TEXT SEGMENT:
★ ★ ★ ★

Why the Democrats Are Blue: Secular Liberalism
and the Decline of the People’s Party
By Mark Stricherz
(Encounter Books, 315 pages, $29.95)
Believe it or not, there was a time when it was possible to
survive and even thrive within the Democratic Party as a principled
opponent of abortion. In 1972, the same year the party acquired its
“acid, amnesty, and abortion” label, two pro-lifers made it onto
the Democrats’ national ticket.
Thomas Eagleton — the man Robert Novak credits with coining the
Democrats’ triple-A sobriquet — was George McGovern’s first choice
for a running mate. Eagleton was replaced on the ticket by fellow
abortion opponent Sargent Shriver. And although he had to upset
pro-life frontrunner Edmund Muskie to win the nomination, McGovern
himself was more ambivalent about abortion than his countercultural
supporters.
In chronicling the decline of the pro-life Democrat, however,
political journalist Mark Stricherz assigns a considerable amount
of the blame to McGovern and a commission bearing his name. His
book Why the Democrats Are Blue traces the
decline of the “people’s party” to the displacement of its socially
conservative base among blue-collar Catholics and (to a much lesser
extent) Southern Protestants by white-collar secular liberals.
When bills expanding access to birth control began wending their
way through state legislatures, they often passed with the votes of
Rockefeller Republicans over the objections of Catholic Democrats.
The GOP, the party of Phyllis Schlafly, endorsed the Equal Rights
Amendment in its platform years before the Democrats adopted such a
plank. Hubert Humphrey and Ed Muskie were initially more vocal in
their opposition to liberalizing abortion laws than Richard
Nixon.

★ ★ ★ ★

Stored dataset items:
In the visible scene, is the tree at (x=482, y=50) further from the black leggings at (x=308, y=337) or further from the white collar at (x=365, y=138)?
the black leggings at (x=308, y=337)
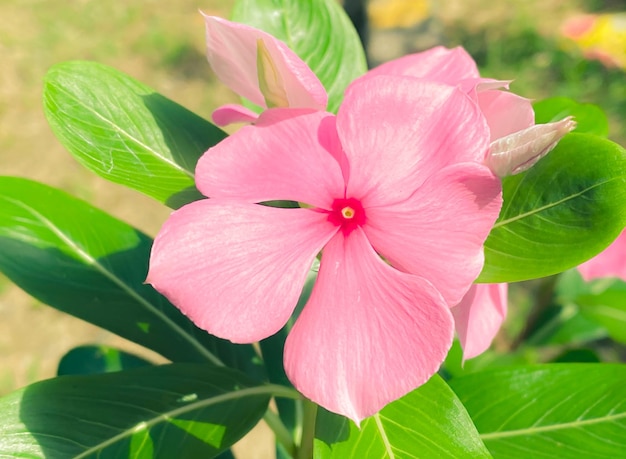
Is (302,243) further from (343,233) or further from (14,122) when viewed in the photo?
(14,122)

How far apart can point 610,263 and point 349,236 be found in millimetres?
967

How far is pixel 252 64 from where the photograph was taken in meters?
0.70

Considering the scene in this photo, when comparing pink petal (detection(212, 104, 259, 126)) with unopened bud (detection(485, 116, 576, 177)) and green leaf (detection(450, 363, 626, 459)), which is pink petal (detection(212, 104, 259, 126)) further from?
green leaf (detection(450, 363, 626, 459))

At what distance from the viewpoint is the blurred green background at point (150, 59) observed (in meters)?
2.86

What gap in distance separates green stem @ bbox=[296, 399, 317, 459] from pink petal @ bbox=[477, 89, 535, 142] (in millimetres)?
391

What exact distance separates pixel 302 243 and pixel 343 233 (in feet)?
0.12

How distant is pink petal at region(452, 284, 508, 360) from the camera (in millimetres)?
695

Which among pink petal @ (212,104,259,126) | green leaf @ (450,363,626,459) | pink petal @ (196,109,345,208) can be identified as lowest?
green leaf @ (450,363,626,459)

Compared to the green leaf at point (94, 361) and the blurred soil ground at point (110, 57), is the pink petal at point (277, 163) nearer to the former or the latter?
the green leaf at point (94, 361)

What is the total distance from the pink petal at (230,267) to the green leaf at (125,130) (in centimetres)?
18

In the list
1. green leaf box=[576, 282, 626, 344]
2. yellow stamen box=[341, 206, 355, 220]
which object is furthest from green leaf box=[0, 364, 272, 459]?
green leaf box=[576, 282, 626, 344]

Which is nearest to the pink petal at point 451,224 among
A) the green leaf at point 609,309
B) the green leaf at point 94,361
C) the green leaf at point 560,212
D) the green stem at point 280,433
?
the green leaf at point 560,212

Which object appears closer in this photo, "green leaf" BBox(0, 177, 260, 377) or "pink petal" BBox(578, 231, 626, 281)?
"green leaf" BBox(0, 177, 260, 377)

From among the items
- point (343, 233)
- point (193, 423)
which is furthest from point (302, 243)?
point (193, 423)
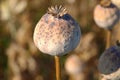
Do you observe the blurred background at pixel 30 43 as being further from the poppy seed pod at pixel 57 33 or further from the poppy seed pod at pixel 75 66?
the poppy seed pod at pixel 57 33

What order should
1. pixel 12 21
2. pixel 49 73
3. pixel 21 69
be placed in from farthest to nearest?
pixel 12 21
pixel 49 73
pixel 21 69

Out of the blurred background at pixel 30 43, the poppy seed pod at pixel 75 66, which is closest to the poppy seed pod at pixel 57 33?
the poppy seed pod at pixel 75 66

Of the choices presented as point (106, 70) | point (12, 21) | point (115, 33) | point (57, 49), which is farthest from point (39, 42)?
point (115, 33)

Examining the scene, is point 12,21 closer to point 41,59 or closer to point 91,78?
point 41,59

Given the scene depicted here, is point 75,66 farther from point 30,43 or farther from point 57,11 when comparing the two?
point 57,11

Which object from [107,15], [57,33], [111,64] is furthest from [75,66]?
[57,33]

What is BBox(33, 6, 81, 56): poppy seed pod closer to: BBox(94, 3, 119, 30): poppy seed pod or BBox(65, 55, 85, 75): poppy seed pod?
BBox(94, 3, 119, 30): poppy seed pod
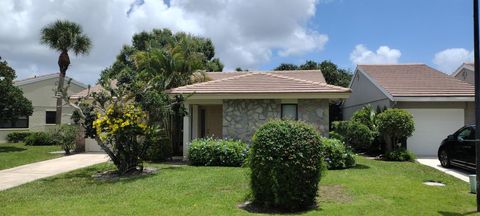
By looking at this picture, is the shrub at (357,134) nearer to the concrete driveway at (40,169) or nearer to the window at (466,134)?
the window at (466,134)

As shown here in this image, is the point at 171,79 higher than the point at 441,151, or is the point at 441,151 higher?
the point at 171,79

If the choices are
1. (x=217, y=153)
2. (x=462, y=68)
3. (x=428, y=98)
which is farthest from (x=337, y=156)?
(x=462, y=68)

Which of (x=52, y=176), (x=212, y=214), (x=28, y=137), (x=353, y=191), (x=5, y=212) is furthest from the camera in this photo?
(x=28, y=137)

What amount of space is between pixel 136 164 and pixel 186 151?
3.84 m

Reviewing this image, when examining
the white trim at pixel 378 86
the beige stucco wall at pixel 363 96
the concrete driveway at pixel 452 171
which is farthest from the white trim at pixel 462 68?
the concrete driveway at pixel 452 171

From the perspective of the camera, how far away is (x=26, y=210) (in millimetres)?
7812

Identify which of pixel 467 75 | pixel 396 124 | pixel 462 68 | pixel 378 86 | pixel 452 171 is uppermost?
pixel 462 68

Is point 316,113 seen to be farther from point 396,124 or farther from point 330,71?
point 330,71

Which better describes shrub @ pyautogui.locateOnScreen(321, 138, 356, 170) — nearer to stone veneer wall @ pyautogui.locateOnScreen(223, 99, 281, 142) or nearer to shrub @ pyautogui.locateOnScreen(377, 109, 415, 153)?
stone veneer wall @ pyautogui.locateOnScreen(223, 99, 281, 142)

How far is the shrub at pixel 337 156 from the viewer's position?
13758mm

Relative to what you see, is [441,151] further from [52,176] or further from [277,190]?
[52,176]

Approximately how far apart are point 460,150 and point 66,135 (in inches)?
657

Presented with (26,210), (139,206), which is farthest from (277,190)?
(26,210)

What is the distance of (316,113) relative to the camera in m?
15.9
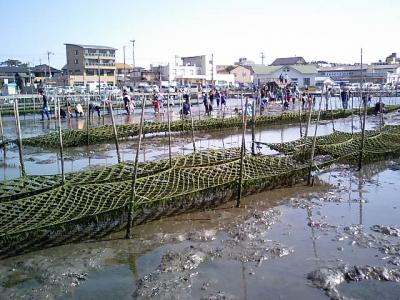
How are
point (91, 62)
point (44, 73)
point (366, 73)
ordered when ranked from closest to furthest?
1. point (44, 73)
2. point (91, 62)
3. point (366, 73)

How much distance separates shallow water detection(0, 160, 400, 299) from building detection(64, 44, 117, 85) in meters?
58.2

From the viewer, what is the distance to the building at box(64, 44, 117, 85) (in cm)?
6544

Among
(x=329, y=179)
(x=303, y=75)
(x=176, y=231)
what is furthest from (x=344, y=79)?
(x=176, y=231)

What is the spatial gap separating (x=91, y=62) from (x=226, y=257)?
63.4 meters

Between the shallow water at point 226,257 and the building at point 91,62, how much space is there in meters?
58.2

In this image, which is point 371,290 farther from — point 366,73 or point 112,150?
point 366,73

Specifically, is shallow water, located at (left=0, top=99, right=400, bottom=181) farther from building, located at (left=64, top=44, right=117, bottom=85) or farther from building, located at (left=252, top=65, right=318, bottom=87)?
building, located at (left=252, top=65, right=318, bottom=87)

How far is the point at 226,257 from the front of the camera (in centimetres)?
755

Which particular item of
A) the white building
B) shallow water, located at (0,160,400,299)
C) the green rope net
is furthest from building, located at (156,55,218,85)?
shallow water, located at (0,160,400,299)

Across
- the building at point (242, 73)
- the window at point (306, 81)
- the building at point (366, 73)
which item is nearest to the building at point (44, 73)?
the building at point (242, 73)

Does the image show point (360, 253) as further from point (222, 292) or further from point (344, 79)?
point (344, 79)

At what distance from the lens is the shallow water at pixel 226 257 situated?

★ ★ ★ ★

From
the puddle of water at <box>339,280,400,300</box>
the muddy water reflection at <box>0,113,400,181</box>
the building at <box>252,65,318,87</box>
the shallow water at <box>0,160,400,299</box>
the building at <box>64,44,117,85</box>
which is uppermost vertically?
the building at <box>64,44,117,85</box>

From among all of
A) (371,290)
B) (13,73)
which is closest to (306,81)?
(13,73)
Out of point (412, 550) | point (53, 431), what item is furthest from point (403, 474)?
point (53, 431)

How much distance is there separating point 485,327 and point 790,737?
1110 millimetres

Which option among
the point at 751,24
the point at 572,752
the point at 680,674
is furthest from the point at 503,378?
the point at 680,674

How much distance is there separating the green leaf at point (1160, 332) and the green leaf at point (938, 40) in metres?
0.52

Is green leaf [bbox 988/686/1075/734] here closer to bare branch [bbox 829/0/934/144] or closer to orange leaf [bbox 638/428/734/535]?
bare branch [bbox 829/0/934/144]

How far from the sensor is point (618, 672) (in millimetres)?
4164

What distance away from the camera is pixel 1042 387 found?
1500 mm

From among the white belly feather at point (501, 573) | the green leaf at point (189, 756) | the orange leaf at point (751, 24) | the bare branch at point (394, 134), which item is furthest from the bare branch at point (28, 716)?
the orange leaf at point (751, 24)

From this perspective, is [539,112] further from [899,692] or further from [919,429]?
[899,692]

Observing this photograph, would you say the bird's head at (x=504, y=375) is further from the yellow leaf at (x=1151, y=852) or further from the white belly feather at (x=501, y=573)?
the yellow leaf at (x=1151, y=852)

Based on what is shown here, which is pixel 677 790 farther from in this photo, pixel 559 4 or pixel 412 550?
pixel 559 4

★ ★ ★ ★

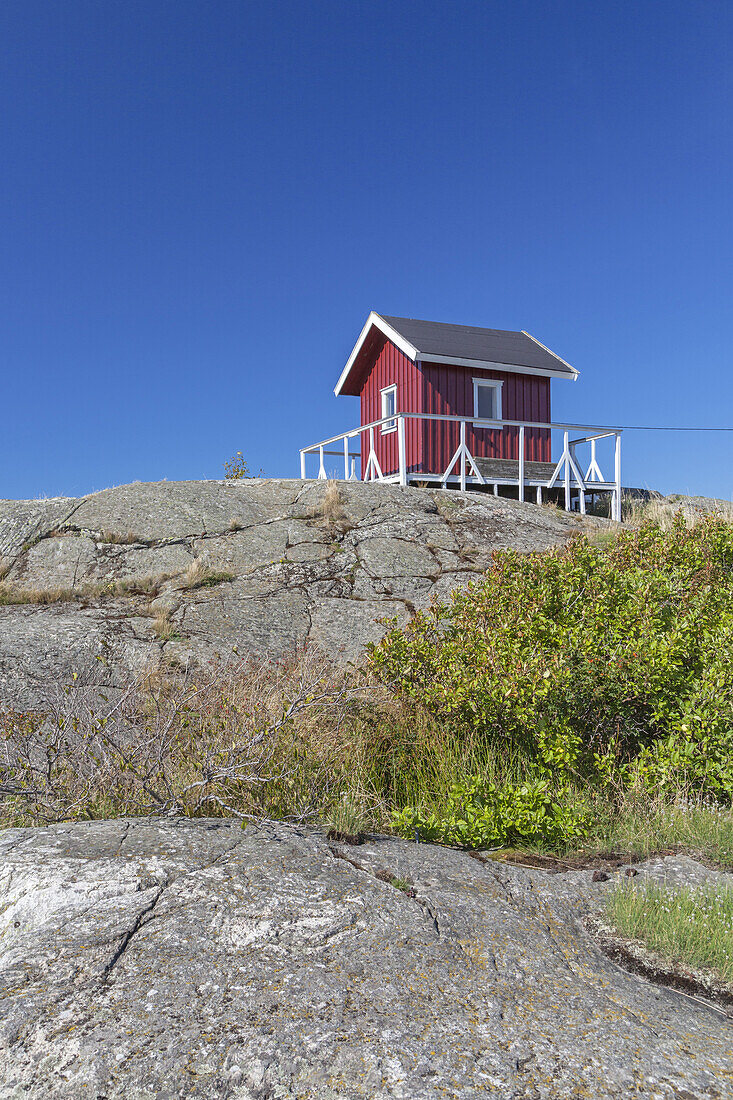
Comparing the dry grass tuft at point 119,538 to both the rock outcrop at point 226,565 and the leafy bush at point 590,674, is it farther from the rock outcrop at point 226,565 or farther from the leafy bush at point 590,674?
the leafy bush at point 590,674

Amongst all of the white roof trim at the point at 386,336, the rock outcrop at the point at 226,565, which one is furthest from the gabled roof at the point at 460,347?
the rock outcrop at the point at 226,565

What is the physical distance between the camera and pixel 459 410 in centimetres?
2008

★ ★ ★ ★

Answer these questions about the book review:
(a) In what year did two abortion opponents make it onto the Democrats' national ticket?
(b) Who replaced Thomas Eagleton as McGovern's running mate?
(c) Which party put the Equal Rights Amendment in its platform years before the Democrats did?

ANSWER FOR THE TASK:
(a) 1972
(b) Sargent Shriver
(c) The GOP, the party of Phyllis Schlafly